In her voice classes, Brooke has had students who are nonverbal or emerging verbal. For her, the challenge has been finding methods of engaging them, of making them feel as if they are learning in the class. Her successes have been a source of tremendous reward. “The way they … interact with each other, come out of their shells, teach other people in the class in a way that’s beyond words … it’s really, really moving, she said. “It’s been a wonderful experience, I’ve been humbled by it, I’ve learned a lot.”
Artie Elefant, DMF’s outreach coordinator, is visually challenged and radiates the embracing warmth and good humor of everyone’s favorite uncle. Artie plays bongos, some rhythm instruments, and does a little singing with the concert groups. “Not that I’m very good at it,” he said in a tone that was like a gentle poke in the ribs. This was in the Stadium concourse, while Daniel stood behind him doing the YMCA dance with his father, willing one partially paralyzed arm up as high as he could to form half the letter A.
“The program is most definitely one of the most inspirational things that I have ever gotten involved with in my life,” Elefant said, and paused. He leaned forward on his cane, his face turned serious. “The people who have come through the program, what it has done for them, from a standpoint of bringing self confidence, is empower them to feel that they can achieve whatever they want, and given them a meaning in life … not only a feeling of accomplishment with their own expertise but doing something for others.”
Not far away in the stands, young Eilish Herlihy, who has Down’s Syndrome, and must struggle with severe speech impediments, was looking full of that confidence and rightful accomplishment. Back on Broadway hours before, she had sung “Take Me Out To the Ballgame” with Bernie Williams accompanying her on guitar.
Seated with her parents Catherine and Sean, Eilish shared both her mother’s freckles and bubbly disposition. Before the start of the rain-delayed game, she was hoping to see Brett Gardner run the bases. This was no wonder. She was in a running group for children with disabilities called Achilles Kids, doing a marathon, when she met Daniel Trush, who was also a runner.
“When they started the music, we started with them,” said Catherine of the Trush family.
Eilish loves Gardner and Robinson Cano, both of whose careers she’s been following since they were in the Minors. Her only critique of the current team was that she “Wants Melky back.”
Melky Cabrera, she communicated with a little help from mom, was always fun.

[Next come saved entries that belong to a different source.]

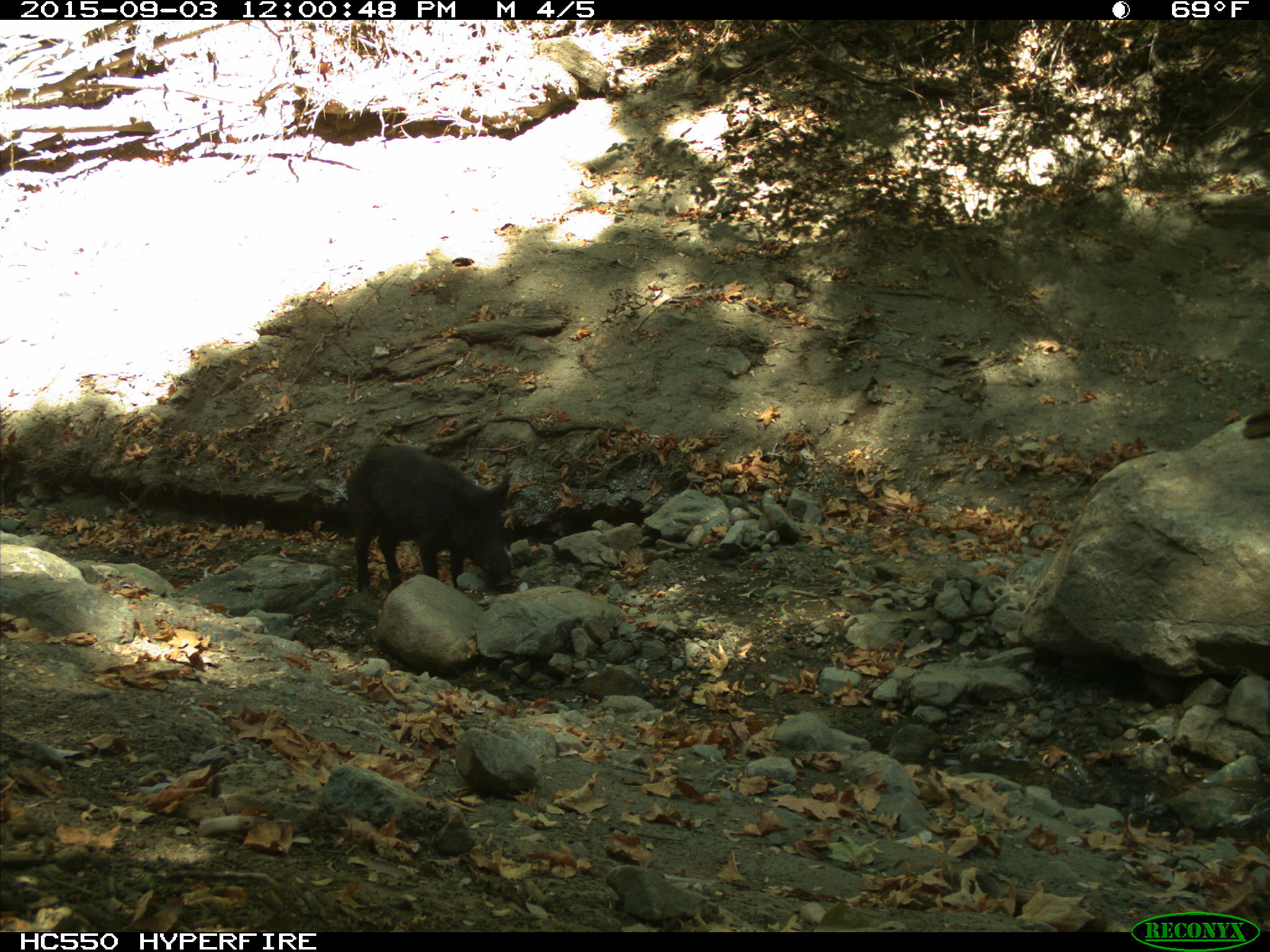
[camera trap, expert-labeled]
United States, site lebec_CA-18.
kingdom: Animalia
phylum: Chordata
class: Mammalia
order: Artiodactyla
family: Suidae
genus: Sus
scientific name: Sus scrofa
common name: wild boar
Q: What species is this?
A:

Speaking to her at the ball game, and to other shining lights had performed on Broadway that day, it was impossible not to think, full circle, back on the moments before the musical celebration, and Daniel’s simple response when asked what his feelings about what his foundation, a bright blossom that grew out of a time of darkness, has accomplished.
“I can’t believe it,” he said. “It makes me very happy … and proud.”